**Task set**
**1)** Do these statements agree with the eye-injury thread? Answer each with yes or no and quote the deciding words. (a) The optometrist said the contact was not in the eye. (b) Mary's PCP appointment was with Mary's own doctor. (c) One reply describes lenses that are light blue.
**2)** Which medications does the eye-injury thread mention? List every one.
**3)** Carry on the eye-injury thread, picking up after the last post's final sentence.
*** Text block ***
So,
Last night due to the handicapped parking BS I ended up exhausted and mentally fuzzy from lugging my books. My professor gave me a ride home to my friend's house. I crashed not thinking about my contacts since you can sleep in them. Lucky me I scratched my cornea. My eye is killing me.
I just wish I could catch a break!
Mary
Buy a lotto ticket! Maybe you'll win the big one.
That sucks goofy, I'm sure things will get better!
Dunno if it's an option considering your specific circumstances, but a scrip for klonopin really helped me through a string of bad luck at the end of last year. It's essentially a faster acting, heavier dosage of xanex. Just pop on when you feel yourself getting overwhelmed and wait 20 minutes and attack the problems with a level head. Better living through modern pharmacology.
So, get this. I was pretty sure yesterday that my contact was still in my eye. After, seeing an optometrist she said my contact wasn't in my eye that it was the scratched cornea. This morning I was still having pain I already had an appointment at the PCP but not with mine a partner. He said it was inflamed but agreed no contact and wrote a script for steroid eye drops.
This evening I get in front of the PC to do the eye drops and notice my glasses had schmutz on it. I had to take the glasses off to do the eye drops when I did. Guess what was there? A torn contact lense! I'm pi$$ed how can 2 medical "experts" not be able to tell if there is a torn contact in your eye!?!?!?
Mary
I have the older "hard" type ones (ok - gas permeable, technically not "hard"). Mine are light blue. Easy to see if one slips.
If soft clear lenses, part of one could probably slip around the eye and not be seen until it slides back out. I can have one of mine slip when putting them in (I'm not coordinated at putting them in) and shove them to the right place. They can get pretty off to the side and hard to see - even when they are blue. Imagine how hard to see part of a soft clear one? The drops probably gave it enough fluid and lubrication to float to the front of the eye. You know - like when you drop a bolt and can't find it until you get another one and the one you lost was right in front of you the whole time?
OK Mary I have to give you advice here as a man. Yes it will be sexist and not add 1 cent to the current situation, so what else is new.
*** End of Text block ***
*** Raw data ***
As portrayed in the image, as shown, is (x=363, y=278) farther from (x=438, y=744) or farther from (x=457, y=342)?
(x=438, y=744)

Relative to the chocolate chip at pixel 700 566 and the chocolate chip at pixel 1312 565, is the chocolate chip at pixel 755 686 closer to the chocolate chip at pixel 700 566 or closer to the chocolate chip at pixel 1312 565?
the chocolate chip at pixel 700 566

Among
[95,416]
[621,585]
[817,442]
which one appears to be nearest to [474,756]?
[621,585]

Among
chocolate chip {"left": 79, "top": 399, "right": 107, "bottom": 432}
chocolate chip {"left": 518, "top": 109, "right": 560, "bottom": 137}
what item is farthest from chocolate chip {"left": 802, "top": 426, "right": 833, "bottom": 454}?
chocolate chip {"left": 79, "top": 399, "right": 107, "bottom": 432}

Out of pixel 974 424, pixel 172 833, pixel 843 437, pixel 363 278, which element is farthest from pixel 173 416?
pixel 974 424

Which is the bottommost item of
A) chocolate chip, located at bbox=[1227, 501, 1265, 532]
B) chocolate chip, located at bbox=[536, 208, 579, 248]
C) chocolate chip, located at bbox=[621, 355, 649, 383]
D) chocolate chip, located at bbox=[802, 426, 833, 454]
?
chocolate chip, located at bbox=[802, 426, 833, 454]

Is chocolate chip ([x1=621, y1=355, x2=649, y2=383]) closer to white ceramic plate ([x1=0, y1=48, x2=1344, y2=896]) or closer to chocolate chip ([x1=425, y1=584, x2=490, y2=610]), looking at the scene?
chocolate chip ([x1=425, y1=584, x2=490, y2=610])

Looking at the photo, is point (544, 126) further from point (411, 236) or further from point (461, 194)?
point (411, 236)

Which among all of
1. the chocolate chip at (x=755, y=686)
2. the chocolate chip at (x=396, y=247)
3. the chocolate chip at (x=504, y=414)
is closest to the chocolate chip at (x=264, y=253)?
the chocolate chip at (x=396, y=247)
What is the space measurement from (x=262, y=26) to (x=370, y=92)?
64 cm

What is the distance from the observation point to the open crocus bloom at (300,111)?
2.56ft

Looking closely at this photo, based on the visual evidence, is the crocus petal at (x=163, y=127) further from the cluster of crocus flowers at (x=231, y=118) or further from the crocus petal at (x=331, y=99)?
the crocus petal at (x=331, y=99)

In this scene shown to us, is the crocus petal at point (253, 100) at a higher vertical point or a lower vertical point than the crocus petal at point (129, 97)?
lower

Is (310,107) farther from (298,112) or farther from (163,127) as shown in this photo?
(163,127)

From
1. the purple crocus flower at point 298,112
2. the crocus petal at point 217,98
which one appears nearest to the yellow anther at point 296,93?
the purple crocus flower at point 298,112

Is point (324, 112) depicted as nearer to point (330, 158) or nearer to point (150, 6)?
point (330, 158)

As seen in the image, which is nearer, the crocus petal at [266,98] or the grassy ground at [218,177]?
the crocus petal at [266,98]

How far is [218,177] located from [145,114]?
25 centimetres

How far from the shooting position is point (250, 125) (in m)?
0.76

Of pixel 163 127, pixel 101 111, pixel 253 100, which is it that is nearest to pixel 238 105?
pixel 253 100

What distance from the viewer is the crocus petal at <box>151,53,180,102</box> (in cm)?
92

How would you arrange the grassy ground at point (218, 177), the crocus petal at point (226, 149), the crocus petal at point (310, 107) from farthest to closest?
*** End of Raw data ***
**Written responses**
**1)**
(a) Yes: "she said my contact wasn't in my eye"
(b) No: "not with mine a partner"
(c) Yes: "Mine are light blue."

**2)** klonopin, xanex, steroid eye drops

**3)**
Girl with glasses = hot.
Girl with contacts = WTF, her eyes are pointy.
Forget the contacts, steroid em eyes whatever, and walk away from the stupid looking things. Get glasses that fit your face and well, be hot.
Cool.
Buddha.
Have you tried riding with glasses? Today has been a living hell. Every time I go to pull out I'm scared to death I'm pretty blind and when using peripheral I can't see shiate! Best I can see is that it is a moving object. Can's discern how fast or how big. I've actually gotten quite a few compliments on my specs but for safety sake I want my contacts back!
Mary
Ooo sorry, yea peripheral vision you're gonna need that unless you wanna walk everywhere. Sorry, like I said sexist and wont add squat to the problem ...
Cool.
Buddha.
I'll be damned mary, i didnt know you were a pats fan. too bad they lost Eh?, im not a manning fan. but DAMN that corvette hegot was NICE :kiss3:
Ok those are fighting words. But, I'm stuck in the hospital with CHF so u get to slide.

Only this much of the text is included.